Feminist group Fouada Watch confirmed that the arrests included No Military Trials for Civilians leader Mona Seif, feminist movie director Aida El Kashef and feminist activist Salma Saied, human rights lawyer at Al-Haqanya organisation Mohamed Abdel Aziz, and Al Masry Al Youm journalist Ahmad Ragab.
“The military authority is legislating oppressive laws,” said leading Revolutionary Socialist figure Haytham Mohamadein. “Even after dispersing Jika’s march and the Shura Council march, we are protesting again in Talaat Harb…it doesn’t matter if they disperse this one too. We will continue our protests.”
“The revolution is activated again,” said another Talaat Harb protester. “This is 25 January all over again…these laws remind me of the Mubarak era, especially 2008 and 2005.”
At the time of writing, clashes in downtown Cairo were ongoing.
The No Military Trials for Civilians group had organised the protests to express their opposition to the inclusion of an article in the upcoming constitution allowing military courts to try civilians.
On Tuesday the group issued a statement condemning the article as “a crime”.
Article 174 in its current form says the military judiciary has authority to rule in cases relating to the Armed Forces, its officers, its personnel, and those in its jurisdiction.

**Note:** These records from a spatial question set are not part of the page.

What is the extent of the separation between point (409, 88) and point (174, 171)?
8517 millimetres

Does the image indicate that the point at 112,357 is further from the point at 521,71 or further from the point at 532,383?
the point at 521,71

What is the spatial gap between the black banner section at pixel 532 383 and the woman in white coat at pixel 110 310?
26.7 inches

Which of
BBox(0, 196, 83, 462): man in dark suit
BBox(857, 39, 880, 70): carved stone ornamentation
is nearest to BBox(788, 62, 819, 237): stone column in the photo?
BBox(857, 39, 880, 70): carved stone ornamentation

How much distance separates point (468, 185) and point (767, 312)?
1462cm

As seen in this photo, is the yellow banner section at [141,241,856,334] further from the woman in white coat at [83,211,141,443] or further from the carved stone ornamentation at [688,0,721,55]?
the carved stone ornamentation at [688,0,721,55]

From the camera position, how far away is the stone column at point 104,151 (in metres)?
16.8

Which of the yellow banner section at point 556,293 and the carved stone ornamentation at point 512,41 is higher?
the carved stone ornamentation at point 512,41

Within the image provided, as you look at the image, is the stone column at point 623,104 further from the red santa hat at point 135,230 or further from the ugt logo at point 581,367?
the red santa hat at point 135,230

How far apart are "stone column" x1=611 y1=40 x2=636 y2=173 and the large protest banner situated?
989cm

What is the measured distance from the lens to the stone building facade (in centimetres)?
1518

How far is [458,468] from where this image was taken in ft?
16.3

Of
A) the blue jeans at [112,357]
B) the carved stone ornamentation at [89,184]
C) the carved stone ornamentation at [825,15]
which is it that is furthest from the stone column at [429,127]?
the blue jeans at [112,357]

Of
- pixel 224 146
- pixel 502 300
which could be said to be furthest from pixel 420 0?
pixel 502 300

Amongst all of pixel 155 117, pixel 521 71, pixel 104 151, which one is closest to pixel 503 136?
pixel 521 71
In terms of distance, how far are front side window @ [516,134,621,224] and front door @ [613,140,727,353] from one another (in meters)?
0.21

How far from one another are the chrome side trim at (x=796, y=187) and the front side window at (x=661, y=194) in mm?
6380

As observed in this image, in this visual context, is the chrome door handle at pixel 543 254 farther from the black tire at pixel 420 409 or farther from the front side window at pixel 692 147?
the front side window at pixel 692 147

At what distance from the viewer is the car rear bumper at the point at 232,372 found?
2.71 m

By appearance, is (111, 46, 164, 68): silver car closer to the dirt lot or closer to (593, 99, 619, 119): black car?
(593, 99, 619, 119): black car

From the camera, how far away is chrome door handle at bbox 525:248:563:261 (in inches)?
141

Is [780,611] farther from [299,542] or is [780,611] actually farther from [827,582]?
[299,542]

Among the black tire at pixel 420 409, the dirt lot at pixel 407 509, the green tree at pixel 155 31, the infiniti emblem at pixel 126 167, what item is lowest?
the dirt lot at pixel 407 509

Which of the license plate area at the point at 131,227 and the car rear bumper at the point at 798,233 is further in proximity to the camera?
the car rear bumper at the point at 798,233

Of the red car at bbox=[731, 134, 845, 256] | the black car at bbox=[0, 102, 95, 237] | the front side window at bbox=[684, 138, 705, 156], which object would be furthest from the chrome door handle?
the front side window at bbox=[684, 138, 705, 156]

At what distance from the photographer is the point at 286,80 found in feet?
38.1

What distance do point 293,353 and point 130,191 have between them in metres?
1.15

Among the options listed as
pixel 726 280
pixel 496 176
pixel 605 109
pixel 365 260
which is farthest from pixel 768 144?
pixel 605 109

Military courts would also have power to take on cases in situations in which members of General Intelligence commit alleged crimes.
Interim President Adly Mansour issued on Sunday the Protest Law drafted by the Ministry of Justice and approved by the cabinet to regulate the right to peaceful assembly. The draft law stipulates that violation of this law would be punished by a two-to-five-year imprisonment and/or fines between EGP 50,000 and 200,000, while holding a protest without prior notification would be fined by EGP 10,000 to 30,000. ‘No Military Trials’ did not take authorization for the protest.
Earlier that day, the Ministry of Interior approved two protests as per the new Protest Law, approved by interim President Adly Mansour on Sunday.
The ministry said it had received applications from “lawyers and political powers” to hold protests outside the Lawyers Syndicate in Cairo and the State Council building in Giza. The Ministry declined to provide further details regarding the applicants or the agreed time for the demonstrations to take place.
Interim Minister of Interior Mohamed Ibrahim held a meeting on Monday afternoon to discuss the implementation of the new law that has received much criticism both domestically and internationally. During the meeting Ibrahim stressed the need for the ministry to make plans ensure that approved demonstrations do not block roads. He added that there is a commitment to “implement the procedures set by the law in dealing with demonstrations if they are not peaceful.”
The Ministry of Interior said in a statement on Tuesday evening that it had monitored 6 April Youth Movement’s calls for protests prior to the demonstrations outside the Shura Council. The ministry added that it had communicated with former coordinator of the movement Ahmed Maher informing him that since he called for protests, he should go to Qasr Al-Nil police station to obtain approval for the protest.
“But he insisted on refusing and planning the protest without notifying the concerned police department,” the statement read.
6 April media director Khaled Al-Masry denied that the group had organised the protest, saying it had only been a participant.
At around 5pm, approximately 200 people rallied outside the Shura Council “violating the Protest Law” through blocking the road and stalling traffic, the ministry said, after which Security forces issued warnings and called on the protesters to leave, to no avail. The ministry accused the protesters of pelting security forces with rocks, which “urged” them to respond with using water cannons. The Ministry of Interior said security forces were able to disperse the protest and arrest 28 “rioters”; a report of the incident was filed and the public prosecution was notified to begin its interrogations.
Political groups and activists criticised the new law for violating the right to protest and freedom of assembly, saying that it makes it almost impossible to hold a protest.